Uit te voeren taken:
[A] Neem uit het tekstfragment letterlijk het stuk over tussen "In hoeverre mag" en "de Rechtbank Midden-Nederland.", beide inbegrepen.
[B] Welke gemeente hield volgens het tekstfragment de Europese openbare aanbesteding, en voor welke diensten?

---------- Tekstfragment ----------

In hoeverre mag een inschrijver afgaan op een foutief gegeven rekenvoorbeeld van de aanbestedende dienst in de Nota van Inlichtingen? Deze vraag stond centraal in een vorige maand gepubliceerde uitspraak van de Rechtbank Midden-Nederland.
De feiten
De uitspraak heeft betrekking op een door de gemeente Amersfoort gehouden Europese openbare aanbesteding voor verhuisdiensten. Gunningscriterium is beste prijs-kwaliteitverhouding waarbij prijs voor 60% en kwaliteit voor 40% procent meeweegt.[1] In de Nota van Inlichtingen (hierna: ‘NvI’) wordt gevraagd om de formule in de aanbestedingsleidraad ter bepaling van de beste prijs-kwaliteitverhouding toe te lichten door middel van een rekenvoorbeeld. Daarop geeft de gemeente een rekenvoorbeeld met fictieve getallen maar waarbij de weging van prijs en kwaliteit zijn omgedraaid. Vervolgens wordt de opdracht niet aan eisers gegund en blijkt dat eisers bij haar inschrijving is uitgegaan van de weging van prijs-kwaliteit zoals aangegeven in het rekenvoorbeeld. Indien de inschrijvingen volgens het rekenvoorbeeld in de NvI zou worden berekend, zou zij wel de beste prijs-kwaliteitverhouding hebben.

---------- Gegevens ----------

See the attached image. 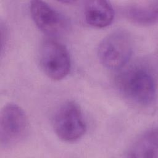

----------

Eindresultaten:
[A]
In hoeverre mag een inschrijver afgaan op een foutief gegeven rekenvoorbeeld van de aanbestedende dienst in de Nota van Inlichtingen? Deze vraag stond centraal in een vorige maand gepubliceerde uitspraak van de Rechtbank Midden-Nederland.

[B] De gemeente Amersfoort, voor verhuisdiensten.